SELECTED TEXT:
__________________________________________________

You say you are using " trunk 11 "in your recent issues. Can you post what the last commit in your Git 11 branch repo is for both of the issues? That way we'll know exactly where the 11 version is that you are using.

By: Rusty Newton (rnewton) 2015-07-24 18:51:24.033-0500

Dade can you post new logs when the issue occurs next, with the new logs including a SIP trace? (sip set debug on)

By: Asterisk Team (asteriskteam) 2015-08-15 12:00:22.260-0500

Suspended due to lack of activity. This issue will be automatically re-opened if the reporter posts a comment. If you are not the reporter and would like this re-opened please create a new issue instead. If the new issue is related to this one a link will be created during the triage process. Further information on issue tracker usage can be found in the Asterisk Issue Guidlines [1].

[1] https://wiki.asterisk.org/wiki/display/AST/Asterisk+Issue+Guidelines

By: Nicole McIntosh (atna99) 2015-08-17 17:38:09.098-0500

new debug log added, this time with sip debug enabled.

also attached is the full backtrace.

By: Nicole McIntosh (atna99) 2015-08-18 15:37:06.514-0500

This is a longer and better version of the previous debug log. This contains the sip trace information for the call that was happening when the crash occurred.

useful:
Call-ID: k1lpln5covu6200bqra9
Call Code: C-00005a40

By: Michael Balen (aeinstein) 2015-12-23 08:25:49.062-0600

This error drives me crazy. I got this several times a day. Also it affects all Asterisk versions(11,13) including the last git version(GIT-master-f0b4375M) with the last pjproject2.4.5-svn. Clients are Chrome 47 with wss, encryption sdes, wss over stunnel. btw same problem with dtls and stunnel or not.

__________________________________________________

GIVEN INFORMATION:
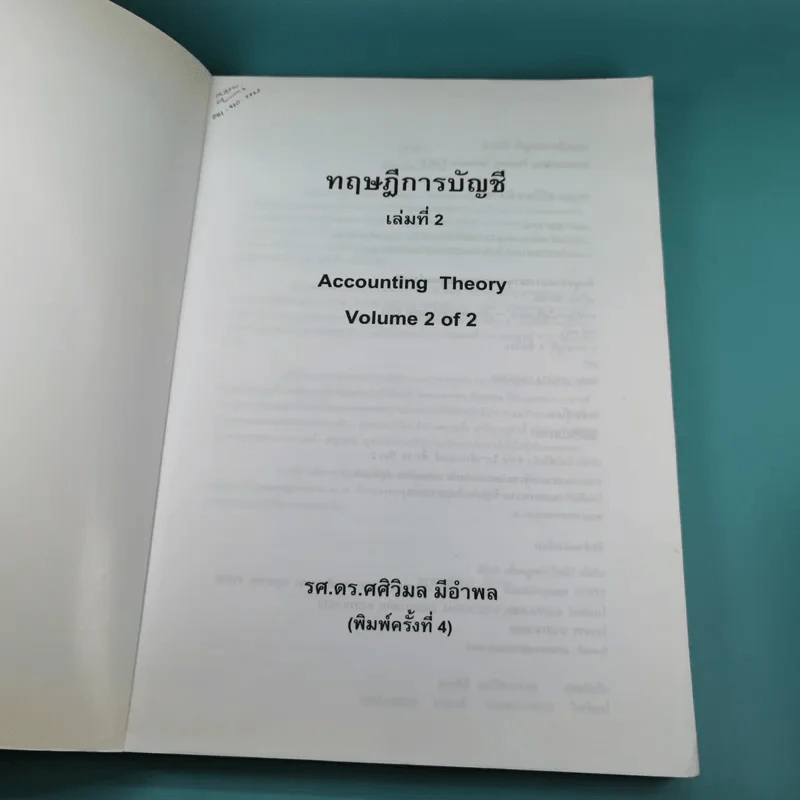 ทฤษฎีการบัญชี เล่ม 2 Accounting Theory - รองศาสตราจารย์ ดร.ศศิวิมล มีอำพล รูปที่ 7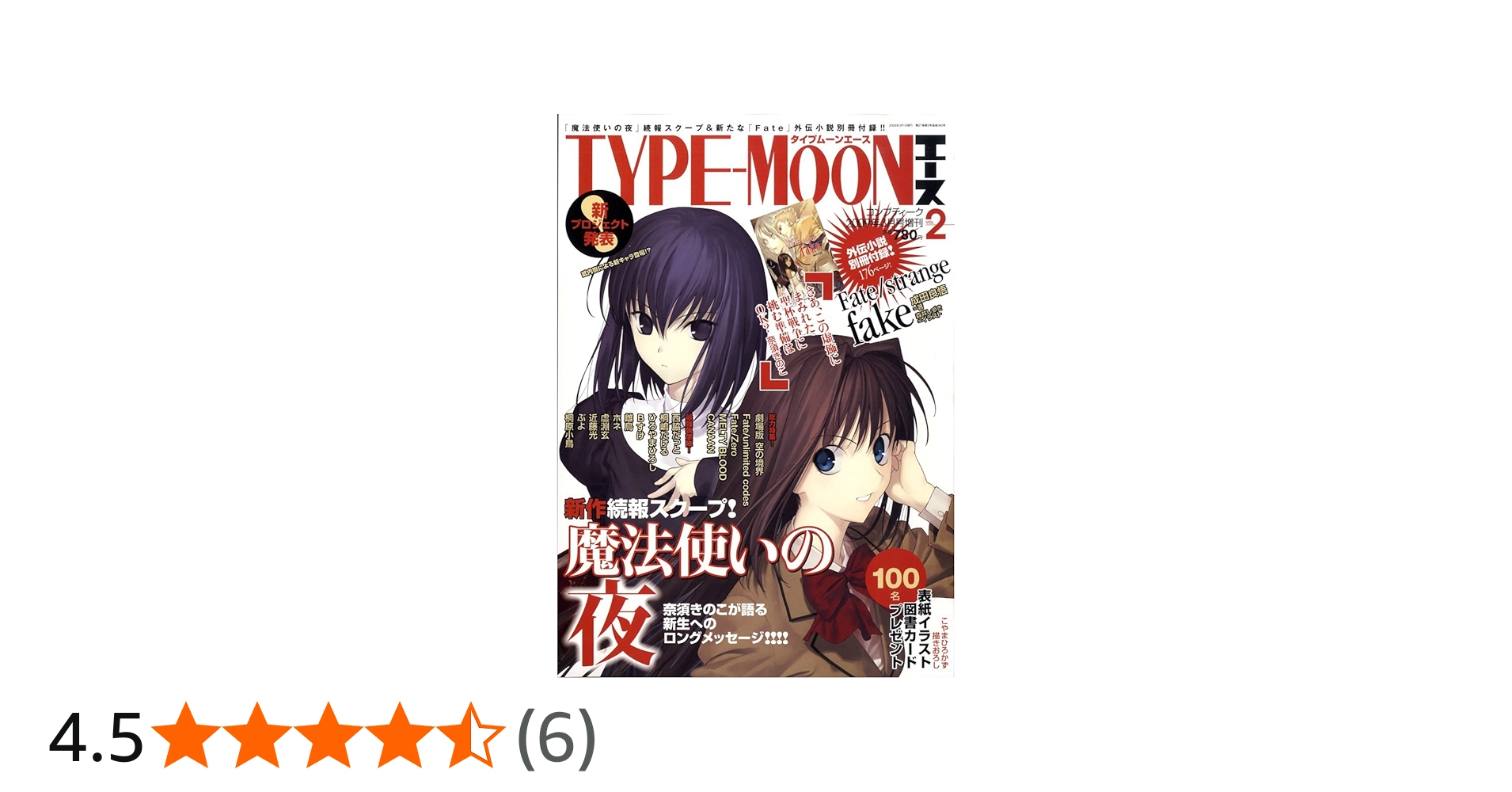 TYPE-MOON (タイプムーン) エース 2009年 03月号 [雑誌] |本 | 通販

__________________________________________________

TASK INSTRUCTIONS:
• 1. Rewrite the passage of the Asterisk issue thread starting with "By: Rusty Newton" and going on through "set debug on)", changing "new logs" to "updated logs".
• 2. Put this sentence from the Asterisk issue thread into Spanish: "This contains the sip trace information for the call that was happening when the crash occurred."
• 3. Extend the Asterisk issue thread past its final comment.

TASK-BY-TASK ANSWERS:
• 1.
By: Rusty Newton (rnewton) 2015-07-24 18:51:24.033-0500

Dade can you post updated logs when the issue occurs next, with the updated logs including a SIP trace? (sip set debug on)

• 2. Contiene la información de la traza sip de la llamada que estaba en curso cuando se produjo el fallo.

• 3.
By: Dade Brandon (dade) 2015-12-23 13:10:45.241-0600

You can work around this 100% in Asterisk-11 by putting "cache_res=PJ_FALSE;" in res/pjproject/pjnath/src/pjnath/stun_session.c at the top of the function pj_stun_session_send_message (ie right before the PJ_ASSERT_RETURN macro call, but after pj_status_t status;

That causes the corruption to cached_response_list to not happen, because nothing is ever added to that list structure.  The corruption occurs because the timer that is created to remove items from the cache doesn't lock.  This will also solve likely all of your deadlocks, since sometimes the corruption causes a null pointer dereference, other times it check_cached_response is in its loop, and "t" will never be == &sess->cached_response_list.

Asterisk 11 includes an older version of pjproject.  -Newer pjproject appears to have solved this via a new group lock mechanism & an added lock in the timer that evicts from the  cached_response_list.  I've found to be difficult to backport the group lock mechanism, although one of my co-workers has been working on it, and will probably be able to contribute that work back to the 11 trunk after the holidays- _(text deleted because of reports that newer pjproject is affected by the same bug + is resolved by the same patch, so the list corruption must be occurring for a different reason other than the unlocked timer I mentioned)_.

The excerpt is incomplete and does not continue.